━━━ AUSGEWÄHLTER TEXTAUSZUG
Jana SchimkeCDU/CSU - Änderung des SGB II (Aussetzung der Sanktionen)
Frau Präsidentin! Meine Damen und Herren! Mir blutet das Herz, wenn ich sehe, was Sie aus unserem Sozialstaat machen.
(Beifall bei der CDU/CSU und der AfD – Lachen bei Abgeordneten der SPD, des BÜNDNISSES 90/DIE GRÜNEN und der FDP)
Sie sind im Begriff – und das sage ich als CDU/CSU-Abgeordnete, die das damals nicht mit beschlossen hat –, eine der größten und erfolgreichsten Sozialstaatsreformen abzuschaffen bzw. abzuwickeln, eine, die sich als ausgesprochen erfolgreich herausgestellt hat.
(Jens Teutrine [FDP]: Modernisierung!)
Sie haben damals mit den Reformen der Agenda 2010 dafür gesorgt, dass Bedürftige, dass Arbeitslose, dass Langzeitarbeitslose endlich aus der Sozialhilfe herausgekommen sind und dann in das Prinzip des Forderns und Förderns überführt wurden. Und was machen Sie jetzt? Sie sagen: Na ja, wir fördern und wir fordern ja auch irgendwie weiter. – Aber so ein bisschen Weiterbildung ist eben nicht das, was darunter zu verstehen ist.
Meine Damen und Herren, man muss sich das mal auf der Zunge zergehen lassen: Wenn jemand trotz einer schriftlichen Belehrung seiner Pflicht nicht nachkommt, wenn jemand sich weigert, eine zumutbare Arbeit aufzunehmen, oder wenn jemand sich weigert, Maßnahmen, die durch die Jobcenter angeordnet sind, anzutreten, dann wird er dafür künftig nicht mehr sanktioniert. Meine Damen und Herren, was tun wir? Wir reden eigentlich nur noch über Rechte, aber nicht mehr über Pflichten in diesem Land.
(Beifall bei der CDU/CSU und der AfD)
Was ist das denn bitte für ein Argument, zu sagen, es sind doch nur wenige, die sich nicht an die Regeln halten, und deswegen brauchen wir keine Sanktionen mehr? Liebe Kolleginnen und Kollegen, wir schaffen doch auch nicht das Strafrecht ab, nur weil es vielleicht wenige sind, die sich nicht an Recht und Gesetz in Deutschland halten.
(Widerspruch bei Abgeordneten der SPD und des BÜNDNISSES 90/DIE GRÜNEN – Takis Mehmet Ali [SPD]: Was ist denn das für ein Vergleich?)
━━━━━━
IHRE AUFGABE: Geben Sie den Absatz des Textauszugs, der mit „Meine Damen und Herren, man muss sich das mal auf der Zunge zergehen lassen“ beginnt, als knappe Stichpunktliste wieder. Die wesentlichen Aussagen müssen erhalten bleiben. Für die Arbeit mit dem Textauszug sind die Daten ohne Belang.
━━━ AUSGEWÄHLTE DATEN
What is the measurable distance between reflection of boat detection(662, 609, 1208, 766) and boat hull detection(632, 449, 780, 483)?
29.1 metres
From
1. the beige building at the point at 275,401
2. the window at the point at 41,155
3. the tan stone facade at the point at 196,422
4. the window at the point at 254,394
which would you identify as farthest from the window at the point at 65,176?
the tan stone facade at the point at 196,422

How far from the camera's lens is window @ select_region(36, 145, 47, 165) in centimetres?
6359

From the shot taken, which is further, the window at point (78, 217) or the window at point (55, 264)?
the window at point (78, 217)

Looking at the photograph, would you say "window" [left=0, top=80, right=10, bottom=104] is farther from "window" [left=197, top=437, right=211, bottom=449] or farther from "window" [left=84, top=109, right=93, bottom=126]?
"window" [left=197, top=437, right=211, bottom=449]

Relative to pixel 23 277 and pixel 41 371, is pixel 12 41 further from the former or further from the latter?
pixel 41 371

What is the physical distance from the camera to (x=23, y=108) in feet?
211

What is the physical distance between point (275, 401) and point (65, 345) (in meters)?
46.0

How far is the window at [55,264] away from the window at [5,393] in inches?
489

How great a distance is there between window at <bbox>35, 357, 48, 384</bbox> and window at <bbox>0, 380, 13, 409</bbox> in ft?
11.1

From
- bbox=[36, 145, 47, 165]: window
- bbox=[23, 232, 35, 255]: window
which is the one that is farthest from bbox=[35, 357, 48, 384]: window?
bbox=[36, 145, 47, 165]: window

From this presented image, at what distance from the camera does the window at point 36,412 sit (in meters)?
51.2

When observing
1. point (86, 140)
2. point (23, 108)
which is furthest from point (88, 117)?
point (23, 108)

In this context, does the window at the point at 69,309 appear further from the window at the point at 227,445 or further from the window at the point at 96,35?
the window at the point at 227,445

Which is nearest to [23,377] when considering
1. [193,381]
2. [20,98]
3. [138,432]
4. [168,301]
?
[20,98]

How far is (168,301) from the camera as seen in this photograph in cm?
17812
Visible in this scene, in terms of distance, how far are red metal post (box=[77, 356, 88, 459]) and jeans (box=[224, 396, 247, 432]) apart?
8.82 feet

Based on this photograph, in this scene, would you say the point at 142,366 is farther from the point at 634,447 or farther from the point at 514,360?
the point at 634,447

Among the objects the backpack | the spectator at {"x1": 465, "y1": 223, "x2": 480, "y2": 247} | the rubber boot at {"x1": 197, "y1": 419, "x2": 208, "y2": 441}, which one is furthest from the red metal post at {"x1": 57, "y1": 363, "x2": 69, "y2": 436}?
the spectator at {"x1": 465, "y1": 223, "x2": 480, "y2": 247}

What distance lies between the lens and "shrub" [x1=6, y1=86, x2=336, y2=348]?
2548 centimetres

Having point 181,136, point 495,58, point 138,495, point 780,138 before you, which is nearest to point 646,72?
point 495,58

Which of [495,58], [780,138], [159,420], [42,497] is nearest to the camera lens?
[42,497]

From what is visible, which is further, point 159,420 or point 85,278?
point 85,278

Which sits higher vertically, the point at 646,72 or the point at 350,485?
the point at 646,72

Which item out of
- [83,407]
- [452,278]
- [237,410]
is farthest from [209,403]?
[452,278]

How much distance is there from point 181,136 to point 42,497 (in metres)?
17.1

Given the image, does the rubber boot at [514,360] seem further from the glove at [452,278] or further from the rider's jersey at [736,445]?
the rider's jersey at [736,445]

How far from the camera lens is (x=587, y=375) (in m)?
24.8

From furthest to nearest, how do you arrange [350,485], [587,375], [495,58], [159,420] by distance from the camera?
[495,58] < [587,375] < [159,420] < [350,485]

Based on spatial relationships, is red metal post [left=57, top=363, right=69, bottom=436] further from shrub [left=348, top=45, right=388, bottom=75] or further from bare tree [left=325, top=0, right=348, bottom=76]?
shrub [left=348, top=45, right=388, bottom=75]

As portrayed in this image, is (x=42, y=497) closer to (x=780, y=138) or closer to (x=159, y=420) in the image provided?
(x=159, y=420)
━━━━━━
━━━ AUSGEWÄHLTE DATEN
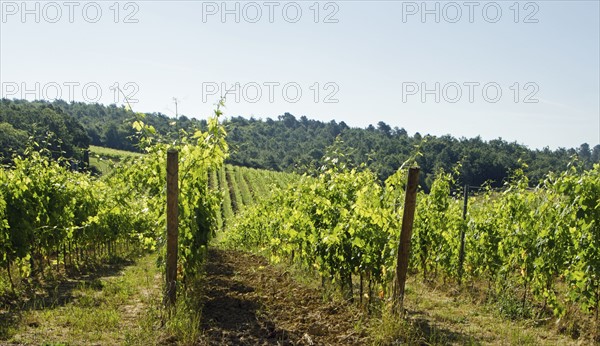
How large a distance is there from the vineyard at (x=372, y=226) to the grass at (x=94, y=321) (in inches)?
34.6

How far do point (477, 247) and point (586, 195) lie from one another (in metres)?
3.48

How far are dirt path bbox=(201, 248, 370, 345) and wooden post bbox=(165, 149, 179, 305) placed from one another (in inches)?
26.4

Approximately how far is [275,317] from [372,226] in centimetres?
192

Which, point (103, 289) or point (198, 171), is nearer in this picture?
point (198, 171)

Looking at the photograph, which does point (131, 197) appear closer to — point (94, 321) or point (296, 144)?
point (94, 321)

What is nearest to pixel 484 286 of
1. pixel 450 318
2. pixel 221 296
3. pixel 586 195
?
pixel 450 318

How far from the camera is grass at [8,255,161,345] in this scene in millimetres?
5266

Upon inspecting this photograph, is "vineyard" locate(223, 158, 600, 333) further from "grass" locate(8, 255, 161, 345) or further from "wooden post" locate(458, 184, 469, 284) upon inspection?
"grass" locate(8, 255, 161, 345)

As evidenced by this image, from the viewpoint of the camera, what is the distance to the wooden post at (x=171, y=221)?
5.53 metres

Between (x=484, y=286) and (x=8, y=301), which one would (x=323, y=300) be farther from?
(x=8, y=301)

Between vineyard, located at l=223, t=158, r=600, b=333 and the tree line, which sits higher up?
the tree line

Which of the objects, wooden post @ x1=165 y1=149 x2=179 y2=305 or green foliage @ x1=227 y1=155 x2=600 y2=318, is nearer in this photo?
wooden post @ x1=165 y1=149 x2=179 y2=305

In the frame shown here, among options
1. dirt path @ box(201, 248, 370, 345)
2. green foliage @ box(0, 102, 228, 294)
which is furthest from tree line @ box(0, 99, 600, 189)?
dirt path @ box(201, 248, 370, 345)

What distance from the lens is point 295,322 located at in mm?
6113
━━━━━━
LÖSUNG DER AUFGABE:
- Künftig wird nicht mehr sanktioniert, wer
  - trotz schriftlicher Belehrung seiner Pflicht nicht nachkommt,
  - sich weigert, eine zumutbare Arbeit aufzunehmen,
  - sich weigert, vom Jobcenter angeordnete Maßnahmen anzutreten.
- Kritik der Rednerin: In Deutschland wird nur noch über Rechte gesprochen, nicht mehr über Pflichten.